Итак, своими загоревшимися глазками маленькая Денвер организовала настоящий пир для девяноста человек. Их громкие голоса в доме номер 124 не стихали до поздней ночи. Гости ели с таким отменным аппетитом и так много смеялись, что в итоге даже рассердились. На следующее утро, проснувшись, они припомнили вкус копченых окуней, которых Штамп приготовил на можжевеловых палочках; он каждую рыбину коптил над костром отдельно, прикрывая левой рукой, чтобы не плевалась во все стороны жиром; припомнили замечательный кукурузный пудинг со сливками; припомнили своих усталых объевшихся детей, что уснули прямо на траве, зажав в руках обглоданные косточки жареного кролика — припомнили все это, и их обуял гнев.
Три или четыре пирога, испеченные Бэби Сагз, превратились в десять, а то и двенадцать. Две курицы, зажаренные Сэти, представлялись пятью индюшками. Один-единственный куб льда, привезенный из Цинциннати — он вместе с арбузным соком, сахаром и мятой был использован для приготовления прохладительного напитка, — превратился в целый вагон мороженого и корыто клубники. И то, что дом номер 124 всю ночь сотрясался от смеха и веселья на славу угостившихся девяноста человек, разозлило их еще больше. Слишком у них всего много, думали они. Где она все это берет, наша Бэби Сагз, святая? Да и кто она такая, в конце концов? И почему она сама и ее семейство вечно в центре внимания? Откуда она так хорошо знает, что, как и когда нужно делать? Зачем дает всем советы, передает послания, лечит больных, прячет беглых, зачем вообще любит людей, готовит для них еду, молится за них да еще поет для них и танцует — словно в этой любви ко всем людям и заключается ее работа? Словно это дозволено только ей одной?

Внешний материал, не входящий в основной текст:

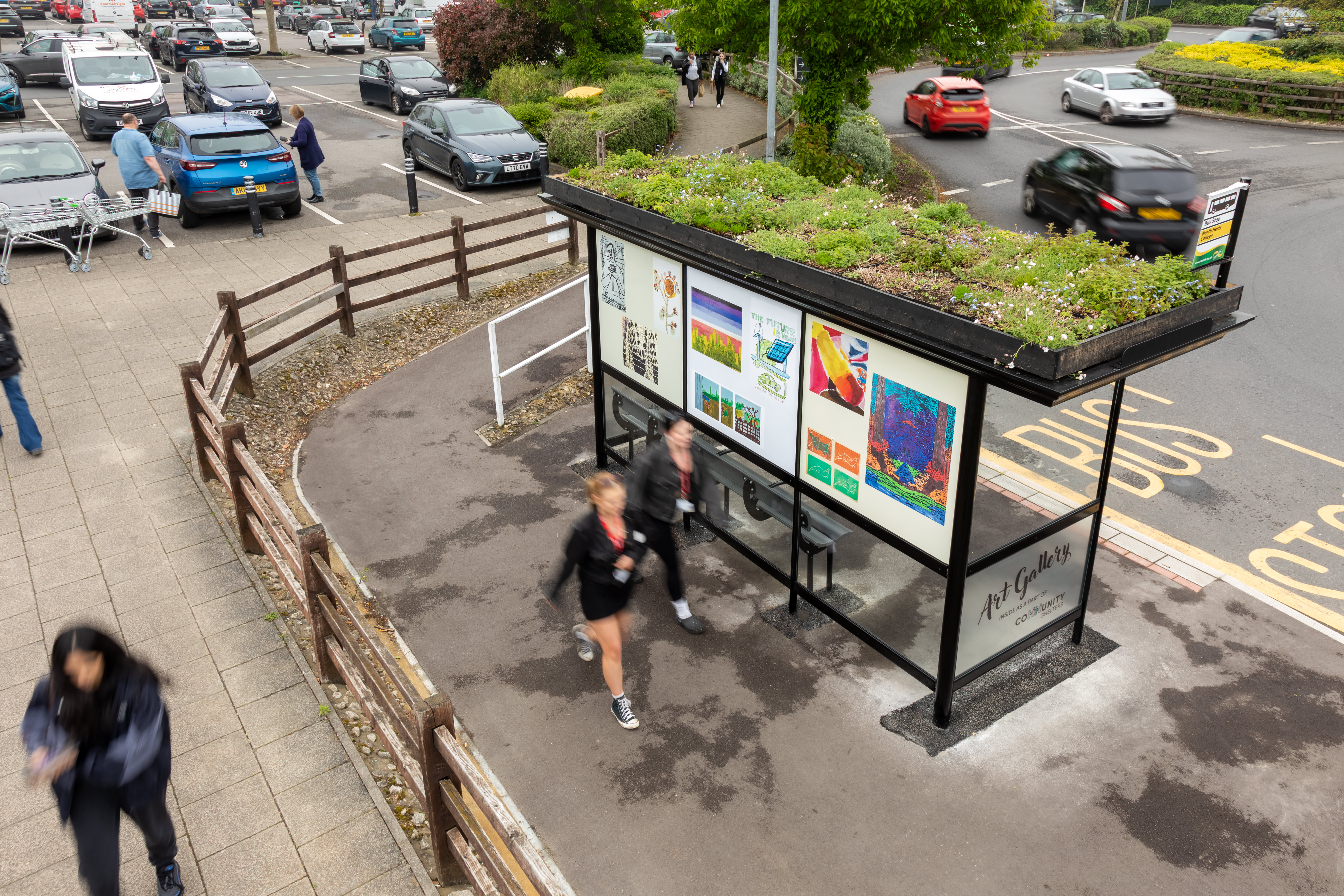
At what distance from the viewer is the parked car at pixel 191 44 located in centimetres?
3706

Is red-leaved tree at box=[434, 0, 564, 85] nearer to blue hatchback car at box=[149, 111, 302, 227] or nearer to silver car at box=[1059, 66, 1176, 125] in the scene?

А тут — целых два ведра смородины, из которых она напекла не то десять, не то двенадцать пирогов; да индюшатины чуть не на целый город нажарила, а к ней свежий зеленый горошек — это в сентябре-то! — и сливки у нее свежайшие, хотя своей коровы нет и в помине, да еще лед и сахар, сливочное масло и хлебный пудинг, дрожжевой хлеб, лепешки — такое изобилие сводило их с ума. То, что Он несколькими хлебами и рыбинами накормил людей досыта, к делу отношения не имело: ведь Господь — не какая-то там бывшая рабыня, которой, может, никогда и не приходилось тяжко трудиться и таскать стофунтовые мешки к весам или весь день собирать стручки окры с ребенком, привязанным за спиной. Ее небось никогда не бил кнутом десятилетний белый мальчишка! А им-то — Господь один ведает, как им досталось. И ведь ей даже бежать не пришлось — ее, видите ли, ВЫКУПИЛ любящий сынок и ДОВЕЗ до берега Огайо в повозке; и документы об освобождении у нее имелись (она их между грудями засунула), а привез ее сюда тот белый, что раньше был ее хозяином; он же и заплатил за нее налог — Гарнер была его фамилия. А потом она сняла дом в целых два этажа, да еще с колодцем, у Бодуинов — у этих белых брата и сестры, которые всегда давали Штампу, Элле и Джону одежду, продукты и деньги для беглых негров, потому что ненавидели рабство куда сильнее, чем чернокожих рабов.